Text section:
The adoption of the HTTPS protocol on the web has been increasing worldwide every year. Modern browsers have moved to explicitly indicate webpages as insecure if they do not have valid certificates. Free certificate-issuing tools like certbot from the EFF have made it easier to issue Let’s Encrypt certificates. Search engines lower the page ranking of non-HTTPS websites. Recent estimates from netmarketshare indicate that HTTPS adoption overall is above 90%, but we find that the adoption among government websites is less than 30%.

What happens if a website is not secured with HTTPS?

A website not using HTTPS can be spoofed via a Man-in-the-Middle (MITM) attack, where the attacker is able to actively modify the content of the website and serve this information to users. As a specific example, if a website hosting a travel visa application does not use HTTPS, an attacker could selectively change the served website so that the POST message endpoint redirects sensitive user information to a hacker’s database instead of the government’s, leading to identity theft.

What did we find?

Government websites in general have low popularity (i.e. total traffic or visits) as compared to commercial websites like Netflix, Google or Facebook; less than 1.5% of entries in public Top Millions datasets (such as Censys, Majestic Million, and Tranco) are government websites, although as noted before most citizens will be required to interact with government websites at some point, e.g. for taxes, utilities, identity, electoral or legal purposes. For our measurements, we start with this 1.5% and use a number of techniques to retrieve more entries, including web crawling, crowdsourcing website search using Mechanical Turk, and manually curating entries from underrepresented countries to create an extensive dataset of 135,408 government websites across the world. In the process, we found that 72% of the websites do not use valid HTTPS. You could find our dataset published in a Github repository.

A picture showing 3 different world maps in 3 rows colored by percentage of availability, https support and valid https.

What were the common errors in HTTPS?

There were various reasons for HTTPS invalidity on these websites. 36% of invalid websites had a misconfigured hostname, rendering the certificate invalid. 24% used a certificate chain where the root certificate was not present in the list of trusted certificate authorities when validated using OpenSSL. 13% used a self-signed certificate with no chain of trust, which is invalid.

We also noticed a large variation in the validity duration of issued certificates that were invalid. Valid certificates tend to follow the rules agreed upon in the CA/B forums for a fixed 2–3 year validity period, after which they would need to be renewed.

A scatter plot with an inset indicating certificate issuance and expiration dates along with validity. Inset is only valid.

Data provided:
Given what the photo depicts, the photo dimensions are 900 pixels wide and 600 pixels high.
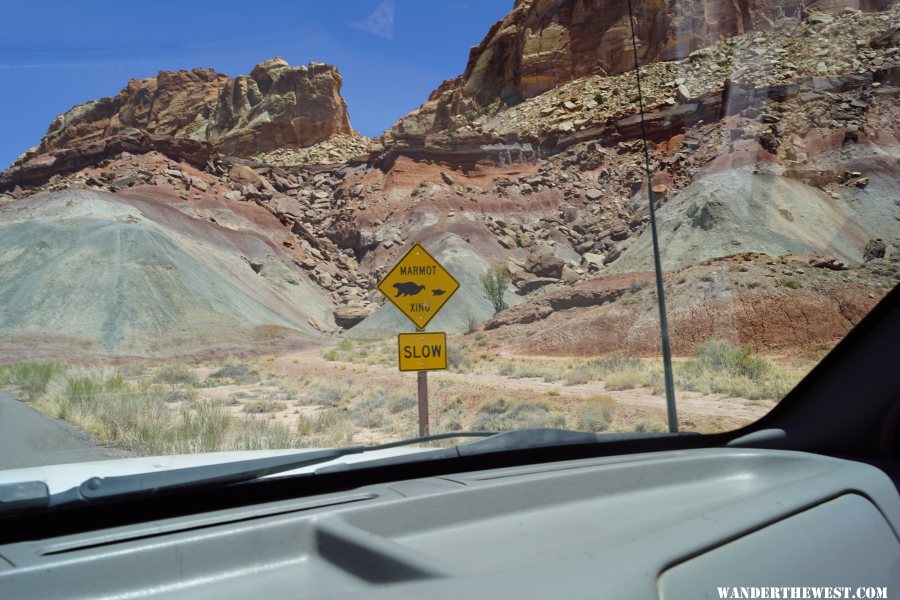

Work to do:
A – In the article on HTTPS use among government websites, what percentage of the invalid websites used a self-signed certificate with no chain of trust?
B – Resume the article on HTTPS use among government websites from the point where it stops.
The listing has no connection to the article on HTTPS use among government websites.

Answers by task:
A – 13% of the invalid websites used a self-signed certificate with no chain of trust.

B –
We found that insecure cryptographic signing algorithms like SHA1 or MD5 were used to issue some certificates, which is considered invalid. Additionally, websites using key sizes greater than 4096 bit RSA are also invalid, due to lack of support to validate such large key sizes.

We performed deeper case studies on the United States of America (USA) and South Korea (Republic of Korea or ROK), as both have authoritative public lists of their government websites. We found that despite having similarly high technology adoption and human development index scores, HTTPS adoption is very different for these countries. While 81.12% of USA government websites have valid HTTPS, only 37.95% of ROK government websites do. Since its decision in 2018 to move away from their old NPKI infrastructure, Korea continues to use CA authorities which are considered untrusted and are not present in the trust stores of major browsers and operating systems.

We find a positive correlation between website popularity (as ranking in the Tranco Top Million) and valid HTTPS. Using the 1.5% of popularity-ranked top million websites belonging to governments, we group them into buckets based on ranking. We compare this distribution to 1) a random sample of all the listed non-government websites and 2) a sample matching the ranking distribution of the government websites. We find that government websites within the top million also have much lower rates of HTTPS adoption compared to non-government websites.

A scatter plot and regression line indicating fit & percentage of https validity for government and non-government websites.

Does hosting service provider correlate with certificate validity?

Government websites can have stringent regulations for using public cloud services (eg. FedRAMP certification in the USA) and tend to be privately hosted. However, the usage of cloud host services or CDNs offering TLS/SSL certificates tends to result in higher HTTPS validity compared to private hosting. This could be due to the reduced effort needed to maintain and renew the certificates.

Bar charts indicating the validity of https in Gov worldwide, in USA, in ROK based on hosting type of the website.

Did you responsibly inform governments about their insecure websites?

Yes. As a part of the study, we provided detailed reports to the various government domain registrars of each country indicating the websites which did not support HTTPS, had invalid HTTPS, or did not upgrade HTTP to HTTPS. In a follow-up scan after 2 months, we noticed an improvement in 18.7% of the websites, which were either taken offline or had a new valid certificate. This of course considers websites taken offline to have been shut down on purpose by the webmasters, and is an optimistic result. If we do not consider these websites, we find only an 8.3% improvement after our disclosure. However, some countries (Bahrain, Burkina Faso, Cuba, Honduras, Portugal, Libya and Vietnam) did show improvement above 40%, suggesting that disclosure can have positive impacts. The US government also issued a statement after our disclosure mandating HSTS preloading for all “.gov” websites by September 1, 2020. However, we cannot definitely attribute these positive changes to our notifications.

What does this mean for governments?

Even with valid HTTPS, interactions with government websites are not guaranteed to be safe, private, or accessible.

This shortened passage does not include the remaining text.